Excerpt provided -
########
REVISIÓN DE LIBROS

The gap between studies of dinosaurs and living birds

Dyke G & Kaiser G (eds) (2011) Living dinosaurs. The evolutionary history of modern birds. Wiley-Blackwell, Oxford. 422 pp. ISBN: 978-0-470-65666-2. Price: US$ 129.95 (cloth)

 

Editors Dyke and Kaiser have compiled 16 chapters spanning several major areas of ornithology, including the origin of birds, their subsequent evolution, relationships within specific groups, and other topics. Their title confirms that they accept the prevailing hypothesis that Neornithes (modern birds, the most recent common ancestor of living birds and all its descendants) are a clade of maniraptoran theropod dinosaurs that survived the Cretaceous-Paleogene (K-Pg) extinction event 65 my ago. In their preface they acknowledge that neither morphological nor molecular approaches have so far produced a widely accepted tree of the relationships among the major groups of living birds. For fossils, of course, only morphological approaches are available. As in other recent edited books emphasizing avian paleontology ^1-3, uncertainties associated with the theropod origin of birds are either omitted or dismissed, but many chapters are unaffected by these uncertainties.

The book is organized into four parts: the deep evolutionary history of modern birds (before the K-Pg event), fossils and the avian tree of life for modern birds, the evolution of key avian attributes, and conservation and climate change. Three previous reviews are entirely positive ^4-6, but the review by Campbell ⁷ praises some chapters and criticizes others.
########
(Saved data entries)
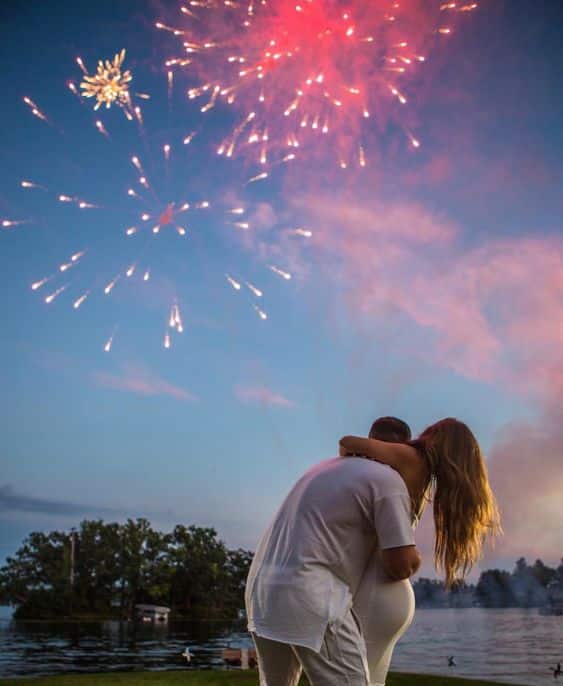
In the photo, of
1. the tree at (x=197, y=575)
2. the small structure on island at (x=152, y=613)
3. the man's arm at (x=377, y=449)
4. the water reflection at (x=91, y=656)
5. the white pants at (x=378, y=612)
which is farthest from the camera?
########
Your tasks -
A. Rewrite the book review from "Dyke G & Kaiser" to "US$ 129.95 (cloth)", changing "cloth" to "paperback".
B. Write the next part of the book review on the evolutionary history of modern birds, picking up after its final sentence.

Per-task answers -
A.
Dyke G & Kaiser G (eds) (2011) Living dinosaurs. The evolutionary history of modern birds. Wiley-Blackwell, Oxford. 422 pp. ISBN: 978-0-470-65666-2. Price: US$ 129.95 (paperback)

B.
In Part 1, Makovicky and Zanno set the stage for the rest of the volume. Their figure 1.1 is a ladderized tree showing key traits in avian evolution mapped stepwise onto a phylogenetic tree for Archosauria. The accompanying Archeopteryx is portrayed like a walking chicken. James and Pourtless ⁸ are misquoted here (p. 40) and in Chapter 3 as having placed Aves outside of dinosaurs. That paper actually contends that the origin of birds is currently ambiguous, that one can reliably evaluate a hypothesis without proposing an alternative, and that many cladistic analyses claimed to have tested the theropod origin of birds are flawed. New discoveries provide increasing evidence that at least three current groups of theropods (Dromaeosauridae, Troodontidae, Oviraptorosauria; those with vaned feathers) might be birds, more derived than basal birds, as has been argued since 1988 by Gregory Paul, who nevertheless holds that birds are theropods. Read this chapter as a detailed summary of the "consensus" view. Then read Paul ⁹ and Feduccia ^10,11 for alternative views and ponder about whether you accept that the principle of congruence can identify homologous characters. In the second chapter, Ward and Berner point out that estimated low atmospheric oxygen levels in the Late Triassic may have favoured the evolution of bipedal dinosaurs. High oxygen levels in the Cretaceous were associated with high numbers of dinosaur genera. O'Connor et al. present an important summary of Mesozoic (premodern) birds, demonstrating that various lineages acquired traits (reduced postorbital bone, reductions in the manus, flightlessness) that we usually associate with Neornithes. Their cladistic analysis does not include Bremer support or bootstrap values.

Part 2 begins with a discussion by Livezey about persistent problems with both morphological and molecular approaches to phylogenetic analysis. He pleads for a future total-evidence approach that uses both. Dyke and Gardiner admit that the fossil record for modern bird lineages indicates that most of them originated after the K-Pg extinction. Their most extreme early limit of confidence is for Procellariiformes, at 76 my ago, and they predict that numerous Cretaceous neornithine fossils will soon be found. In a summary of the morphology and biology of fossil and extant penguins, Ksepka and Ando confirm that the sister group of the Sphenisciformes is Procellariiformes. For crown group taxa (Spheniscidae), the basalmost genus differs according to the rooting used. Alvarenga et al. summarize information about the extinct flightless Phorusrhacidae, the terror birds that inhabited South America from the Paleocene until the end of the Pleistocene. Similarly, Bourdon summarizes information about the extinct Odontopterygiformes, the pseudotoothed seabirds of the Paleocene to Pliocene, some of which were twice the size of the largest extant albatrosses. Her analysis places the group as the sister group to the Anseriformes. After pointing out that the osteological synapomorphies of the Galloanserae are entirely cranial, she offers a sobering wake-up call to her colleagues studying early neornithine evolution (pp. 218-220). Barker's chapter about the Passeriformes, one of the most notable radiations of vertebrates remaining on the planet, compares studies of biogeography and patterns of diversification based largely on molecular data and ends on an optimistic note.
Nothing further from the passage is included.